Funt od kilku tygodni nie radził sobie najlepiej, ale poruszał się w dalszym ciągu w konsolidacji w którą wpadł po decyzji Brytyjczyków o wyjściu z Unii Europejskiej. Jednak ostatnie słowa Theresy May na temat terminu rozpoczęcia procedury wyjścia z UE z ostatniego weekendu rozpoczęła passę nieszczęść dla brytyjskiej waluty. Termin ten został określony na nie później niż koniec pierwszego kwartału przyszłego roku. Rynek spekuluje wobec tego, że Wielka Brytania będzie skłonna oddać dostęp do jednolitego rynku kosztem kwestii imigracyjnych. Z drugiej strony mamy świetne dane gospodarcze ze strony Wielkiej Brytanii. W zasadzie nikt nie spodziewał się tak świetnych danych. PMI dla przemysłu, czy dla sektora konstrukcyjnego znajdują się na najwyższych poziomach od miesięcy. Dzisiaj z kolei poznamy indeks PMI dotyczący sektora usług. Mimo wszystko funt znajduje się na najniższych poziomach od 31 lat i ciężko spekulować, gdzie tak naprawdę jest twarde dno dla funta w porównaniu do amerykańskiego dolara. Słaby funt pomaga eksporterom, co widać w szczególności na londyńskim parkiecie. Indeks FTSE 100 wzrósł wczoraj do najwyższych poziomów w historii.

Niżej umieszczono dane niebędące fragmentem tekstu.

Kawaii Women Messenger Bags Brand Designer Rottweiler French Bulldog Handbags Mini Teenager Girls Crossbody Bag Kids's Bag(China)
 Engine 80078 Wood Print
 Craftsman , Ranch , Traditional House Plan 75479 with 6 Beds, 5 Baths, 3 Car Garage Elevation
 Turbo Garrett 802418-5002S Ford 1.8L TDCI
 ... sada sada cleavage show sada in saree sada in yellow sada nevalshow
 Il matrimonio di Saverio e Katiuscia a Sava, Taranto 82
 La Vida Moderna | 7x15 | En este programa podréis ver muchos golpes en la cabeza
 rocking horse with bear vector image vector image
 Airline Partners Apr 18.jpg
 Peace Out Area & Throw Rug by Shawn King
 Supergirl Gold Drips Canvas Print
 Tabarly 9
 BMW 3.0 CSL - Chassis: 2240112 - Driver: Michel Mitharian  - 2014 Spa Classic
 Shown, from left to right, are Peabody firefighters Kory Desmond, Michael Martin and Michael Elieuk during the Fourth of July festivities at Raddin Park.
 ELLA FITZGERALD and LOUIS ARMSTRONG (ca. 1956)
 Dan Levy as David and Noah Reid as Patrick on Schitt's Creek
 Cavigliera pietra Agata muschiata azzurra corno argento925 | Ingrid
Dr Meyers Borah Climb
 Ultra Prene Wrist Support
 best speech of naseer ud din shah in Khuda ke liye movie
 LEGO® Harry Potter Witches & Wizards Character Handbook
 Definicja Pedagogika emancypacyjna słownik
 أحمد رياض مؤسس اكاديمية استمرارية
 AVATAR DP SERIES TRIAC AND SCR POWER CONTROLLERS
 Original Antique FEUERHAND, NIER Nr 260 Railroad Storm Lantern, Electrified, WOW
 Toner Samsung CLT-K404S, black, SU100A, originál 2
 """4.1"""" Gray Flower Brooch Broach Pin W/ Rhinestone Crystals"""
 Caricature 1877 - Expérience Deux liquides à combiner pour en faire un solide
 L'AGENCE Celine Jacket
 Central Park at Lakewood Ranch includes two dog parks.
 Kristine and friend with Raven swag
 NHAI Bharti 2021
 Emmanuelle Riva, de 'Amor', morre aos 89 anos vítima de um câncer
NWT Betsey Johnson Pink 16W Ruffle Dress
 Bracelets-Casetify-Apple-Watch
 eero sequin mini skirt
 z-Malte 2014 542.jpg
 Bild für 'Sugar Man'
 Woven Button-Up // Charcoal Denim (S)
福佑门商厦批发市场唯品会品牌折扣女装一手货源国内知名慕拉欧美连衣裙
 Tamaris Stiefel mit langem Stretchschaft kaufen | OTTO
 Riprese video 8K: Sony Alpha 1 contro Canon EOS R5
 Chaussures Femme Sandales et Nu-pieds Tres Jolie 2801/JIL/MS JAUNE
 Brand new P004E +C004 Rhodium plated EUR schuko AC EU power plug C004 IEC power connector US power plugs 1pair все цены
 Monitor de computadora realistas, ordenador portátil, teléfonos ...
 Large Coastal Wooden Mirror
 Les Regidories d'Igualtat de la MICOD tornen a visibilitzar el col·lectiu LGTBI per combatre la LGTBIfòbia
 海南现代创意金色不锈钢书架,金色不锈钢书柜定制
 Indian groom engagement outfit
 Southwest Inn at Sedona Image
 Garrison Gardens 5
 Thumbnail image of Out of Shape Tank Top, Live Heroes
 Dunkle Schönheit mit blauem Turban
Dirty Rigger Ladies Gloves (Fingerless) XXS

Z kolei dolar przeżywa najlepszą passę od wielu miesięcy. Dolar nie był tak mocny w stosunku do wielu walut od dłuższego czasu. Jest to efekt spekulacji na temat grudniowej podwyżki po niezłych danych gospodarczych. W poniedziałek poznaliśmy silny odczyt indeksu ISM dla przemysłu, natomiast dzisiaj poznamy indeks dla sektora usług. Oprócz tego tydzień ten będzie kluczowy dla ewentualnych spekulacji o podwyżkach, gdyż w piątek poznamy dane na temat rynku pracy. Po słabym sezonowym sierpniu rynek jest głodny lepszych danych za wrzesień. Możemy mieć do czynienia z bardzo podobną sytuacją do zeszłego roku, kiedy to zakomunikowana została grudniowa podwyżka. Oczywiście mocny dolar nie jest dobry dla inflacji, o czym mówił w dzisiejszym przemówieniu Charles Evans z Fed Chicago. Znany on jest jednak ze swojego gołębiego usposobienia, dlatego rynek pamięta tak naprawdę jedynie słowa Janet Yellen z zeszłego tygodnia na temat dobrej sytuacji na rynku pracy.
Złoty zachowuje się mieszanie. Słabość widać w szczególności wobec europejskiej waluty oraz bardzo silnego amerykańskiego dolara. Wczoraj na rynku pojawiły się plotki na temat budującego się konsensusu w Europejskim Banku Centralnym na temat ograniczenia miesięcznego skupu w ramach programu QE, co wpłynęło na mocne odbicie europejskiej waluty. Złoty jest oczywiście mocny do dolara oraz stabilny do szwajcarskiego franka. Dzisiaj opublikowana zostanie decyzja RPP na temat wysokości stóp procentowych. Inflacja w Polsce nie chce odbijać, ale reszta danych gospodarczych wypada całkiem nieźle, dlatego w przeciągu najbliższych miesięcy raczej nie należy oczekiwać zmiany ze strony polityki monetarnej w Polsce.
Chwilę po 9:00 za euro musieliśmy płacić: 4,3068 zł, za dolara: 3,8839 zł, za franka: 3,9259 zł oraz za funta: 4,8766 zł.